• Task requirements:
Edit the program description from the words "Thu 21 Aug 2014" through the words "three were murdered.", replacing "massacres" with "killings".
--- Begin Quoted passage ---
Louis Muvunyi, the Bishop of Kigali, shares his story of living through the atrocity and aftermath of the 1994 Rwandan genocide, when 800,000 people were killed in a hundred days.

30 minutes

Last on

Thu 21 Aug 2014 05:30

Rwanda: Descent into Madness

April of this year saw the twentieth anniversary of the genocide in Rwanda.    800,000 men, women and children were killed in a hundred days.  The massacres of Tutsis and moderate Hutus - prompted by the assassination of a Hutu president - dragged this African republic through a nightmare which still haunts its people.

 

Roy Jenkins’ guest this week might be alive only because he happened to be studying outside the country during what’s been called its descent into madness.  His brothers were less fortunate, and all three were murdered.

 

Bishop Louis Muvunyi – Bishop of Kigali – on a visit to Britain in March, spoke about the churches’ role in reconciliation, restoration and rehabilitation.  He did so knowing that some Christian leaders were among the heroes, saving many lives; and that others were themselves villains, sometimes handing over their own people to be slaughtered.

 

How does a country recover from such an atrocity?  How can a church do so?   And how real are words like forgiveness and reconciliation when you’ve lived through horror on this scale?  Bishop Louis shares his story of living through the genocide and its aftermath.
--- End Quoted passage ---
--- Begin Data section ---
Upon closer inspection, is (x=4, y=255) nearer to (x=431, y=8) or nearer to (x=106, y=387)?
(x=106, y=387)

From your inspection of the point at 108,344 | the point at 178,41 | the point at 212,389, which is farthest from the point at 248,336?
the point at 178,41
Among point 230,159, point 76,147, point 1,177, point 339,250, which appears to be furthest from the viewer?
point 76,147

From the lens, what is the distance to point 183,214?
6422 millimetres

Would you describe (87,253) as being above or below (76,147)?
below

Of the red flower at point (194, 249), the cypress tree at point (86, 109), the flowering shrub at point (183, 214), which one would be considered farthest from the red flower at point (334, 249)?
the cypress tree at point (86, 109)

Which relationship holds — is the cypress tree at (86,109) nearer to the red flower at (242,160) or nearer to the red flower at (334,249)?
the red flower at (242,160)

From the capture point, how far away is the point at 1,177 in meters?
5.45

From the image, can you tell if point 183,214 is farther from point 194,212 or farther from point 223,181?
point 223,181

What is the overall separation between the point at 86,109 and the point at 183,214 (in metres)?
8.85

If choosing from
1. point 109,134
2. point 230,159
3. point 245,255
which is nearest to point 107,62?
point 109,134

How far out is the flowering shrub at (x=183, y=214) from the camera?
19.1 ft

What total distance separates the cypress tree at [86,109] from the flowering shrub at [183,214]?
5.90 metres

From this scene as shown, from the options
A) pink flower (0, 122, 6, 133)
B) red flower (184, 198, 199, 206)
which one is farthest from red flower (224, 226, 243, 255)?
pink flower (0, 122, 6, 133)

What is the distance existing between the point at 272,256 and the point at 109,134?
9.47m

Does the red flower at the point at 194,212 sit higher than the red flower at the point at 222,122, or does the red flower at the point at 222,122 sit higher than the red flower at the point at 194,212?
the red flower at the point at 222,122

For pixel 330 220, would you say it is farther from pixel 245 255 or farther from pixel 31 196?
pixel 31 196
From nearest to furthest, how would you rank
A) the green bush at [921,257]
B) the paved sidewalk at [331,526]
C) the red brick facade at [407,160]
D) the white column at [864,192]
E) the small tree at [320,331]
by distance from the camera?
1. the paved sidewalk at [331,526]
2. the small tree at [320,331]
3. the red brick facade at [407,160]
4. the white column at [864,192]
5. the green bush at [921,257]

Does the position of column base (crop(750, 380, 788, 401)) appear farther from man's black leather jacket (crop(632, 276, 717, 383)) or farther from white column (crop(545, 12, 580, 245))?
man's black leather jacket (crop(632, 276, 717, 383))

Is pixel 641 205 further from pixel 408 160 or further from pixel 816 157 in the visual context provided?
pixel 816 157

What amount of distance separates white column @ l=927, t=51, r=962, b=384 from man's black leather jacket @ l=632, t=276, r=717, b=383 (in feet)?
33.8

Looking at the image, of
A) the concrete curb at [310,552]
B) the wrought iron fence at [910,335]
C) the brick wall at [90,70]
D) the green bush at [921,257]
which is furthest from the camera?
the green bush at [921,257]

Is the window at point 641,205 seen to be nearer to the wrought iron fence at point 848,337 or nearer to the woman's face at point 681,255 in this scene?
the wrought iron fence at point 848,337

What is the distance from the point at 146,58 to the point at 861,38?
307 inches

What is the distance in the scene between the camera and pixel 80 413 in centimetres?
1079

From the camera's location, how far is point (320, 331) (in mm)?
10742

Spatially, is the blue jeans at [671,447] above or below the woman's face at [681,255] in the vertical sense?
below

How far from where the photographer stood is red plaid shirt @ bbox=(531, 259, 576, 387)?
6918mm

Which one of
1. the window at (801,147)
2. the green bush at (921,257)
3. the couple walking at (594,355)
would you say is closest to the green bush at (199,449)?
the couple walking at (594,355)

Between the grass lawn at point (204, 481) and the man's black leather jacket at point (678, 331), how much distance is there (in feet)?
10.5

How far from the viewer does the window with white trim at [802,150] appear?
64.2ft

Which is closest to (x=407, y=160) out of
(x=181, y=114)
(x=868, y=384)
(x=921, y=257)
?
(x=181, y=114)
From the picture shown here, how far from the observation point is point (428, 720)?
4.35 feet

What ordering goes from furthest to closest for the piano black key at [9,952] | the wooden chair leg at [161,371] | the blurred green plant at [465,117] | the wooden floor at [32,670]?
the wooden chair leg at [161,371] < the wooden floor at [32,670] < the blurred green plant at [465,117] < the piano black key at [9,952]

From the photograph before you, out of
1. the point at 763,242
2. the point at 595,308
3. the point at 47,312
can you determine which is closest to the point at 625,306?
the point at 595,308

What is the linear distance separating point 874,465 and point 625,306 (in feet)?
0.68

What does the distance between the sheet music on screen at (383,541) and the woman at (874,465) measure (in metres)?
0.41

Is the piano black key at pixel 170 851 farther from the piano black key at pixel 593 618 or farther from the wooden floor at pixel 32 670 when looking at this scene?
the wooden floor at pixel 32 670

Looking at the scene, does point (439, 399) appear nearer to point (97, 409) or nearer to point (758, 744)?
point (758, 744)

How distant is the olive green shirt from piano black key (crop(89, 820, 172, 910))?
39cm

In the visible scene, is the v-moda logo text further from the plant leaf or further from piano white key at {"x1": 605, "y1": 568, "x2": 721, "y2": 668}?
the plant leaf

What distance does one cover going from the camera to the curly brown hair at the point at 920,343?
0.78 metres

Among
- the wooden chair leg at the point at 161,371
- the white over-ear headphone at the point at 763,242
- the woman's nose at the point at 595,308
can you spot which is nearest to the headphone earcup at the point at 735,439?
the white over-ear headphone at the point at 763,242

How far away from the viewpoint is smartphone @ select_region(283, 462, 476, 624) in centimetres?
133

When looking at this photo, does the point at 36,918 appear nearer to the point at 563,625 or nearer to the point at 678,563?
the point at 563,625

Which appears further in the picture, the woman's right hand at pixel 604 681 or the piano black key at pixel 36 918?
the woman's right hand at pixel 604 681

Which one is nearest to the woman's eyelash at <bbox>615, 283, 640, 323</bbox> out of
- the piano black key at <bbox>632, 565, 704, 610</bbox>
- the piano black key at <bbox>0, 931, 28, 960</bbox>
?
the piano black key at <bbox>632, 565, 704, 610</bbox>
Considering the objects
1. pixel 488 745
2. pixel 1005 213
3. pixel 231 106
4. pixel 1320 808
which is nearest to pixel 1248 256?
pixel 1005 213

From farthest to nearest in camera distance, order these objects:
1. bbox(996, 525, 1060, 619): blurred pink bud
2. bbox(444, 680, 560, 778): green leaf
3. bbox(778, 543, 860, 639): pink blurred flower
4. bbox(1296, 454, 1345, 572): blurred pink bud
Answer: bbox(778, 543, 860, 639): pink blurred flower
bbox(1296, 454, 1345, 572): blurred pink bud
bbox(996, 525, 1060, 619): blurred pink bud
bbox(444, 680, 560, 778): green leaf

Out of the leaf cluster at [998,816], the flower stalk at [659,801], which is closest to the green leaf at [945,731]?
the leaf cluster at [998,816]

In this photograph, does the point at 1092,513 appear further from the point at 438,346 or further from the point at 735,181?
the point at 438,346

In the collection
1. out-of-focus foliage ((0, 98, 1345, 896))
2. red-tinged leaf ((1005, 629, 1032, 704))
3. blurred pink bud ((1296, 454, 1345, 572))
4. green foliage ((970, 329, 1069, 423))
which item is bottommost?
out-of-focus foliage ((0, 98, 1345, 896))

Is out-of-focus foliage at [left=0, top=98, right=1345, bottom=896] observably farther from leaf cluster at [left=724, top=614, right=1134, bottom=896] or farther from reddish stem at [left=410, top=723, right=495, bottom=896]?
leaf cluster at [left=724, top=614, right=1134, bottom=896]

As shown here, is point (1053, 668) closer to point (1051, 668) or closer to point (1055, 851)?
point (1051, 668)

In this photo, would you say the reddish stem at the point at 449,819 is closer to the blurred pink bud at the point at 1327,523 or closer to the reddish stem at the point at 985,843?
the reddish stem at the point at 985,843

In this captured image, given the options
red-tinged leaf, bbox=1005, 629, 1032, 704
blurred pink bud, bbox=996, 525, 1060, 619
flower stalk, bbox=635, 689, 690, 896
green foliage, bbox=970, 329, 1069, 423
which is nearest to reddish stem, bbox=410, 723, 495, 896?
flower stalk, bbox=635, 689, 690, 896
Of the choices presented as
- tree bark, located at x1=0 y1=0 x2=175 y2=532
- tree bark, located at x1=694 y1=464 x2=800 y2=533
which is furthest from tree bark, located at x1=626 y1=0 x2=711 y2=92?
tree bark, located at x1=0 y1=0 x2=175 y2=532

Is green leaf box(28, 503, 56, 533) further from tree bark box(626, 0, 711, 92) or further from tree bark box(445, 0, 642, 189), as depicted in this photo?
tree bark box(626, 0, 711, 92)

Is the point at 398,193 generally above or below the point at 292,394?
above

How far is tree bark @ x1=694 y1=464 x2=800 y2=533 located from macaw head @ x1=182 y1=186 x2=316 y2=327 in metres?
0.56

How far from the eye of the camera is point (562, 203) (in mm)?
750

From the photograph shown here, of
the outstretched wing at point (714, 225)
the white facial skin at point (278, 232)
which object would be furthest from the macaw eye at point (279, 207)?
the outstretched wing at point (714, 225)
--- End Data section ---
• The reply:
Thu 21 Aug 2014 05:30

Rwanda: Descent into Madness

April of this year saw the twentieth anniversary of the genocide in Rwanda.    800,000 men, women and children were killed in a hundred days.  The killings of Tutsis and moderate Hutus - prompted by the assassination of a Hutu president - dragged this African republic through a nightmare which still haunts its people.

 

Roy Jenkins’ guest this week might be alive only because he happened to be studying outside the country during what’s been called its descent into madness.  His brothers were less fortunate, and all three were murdered.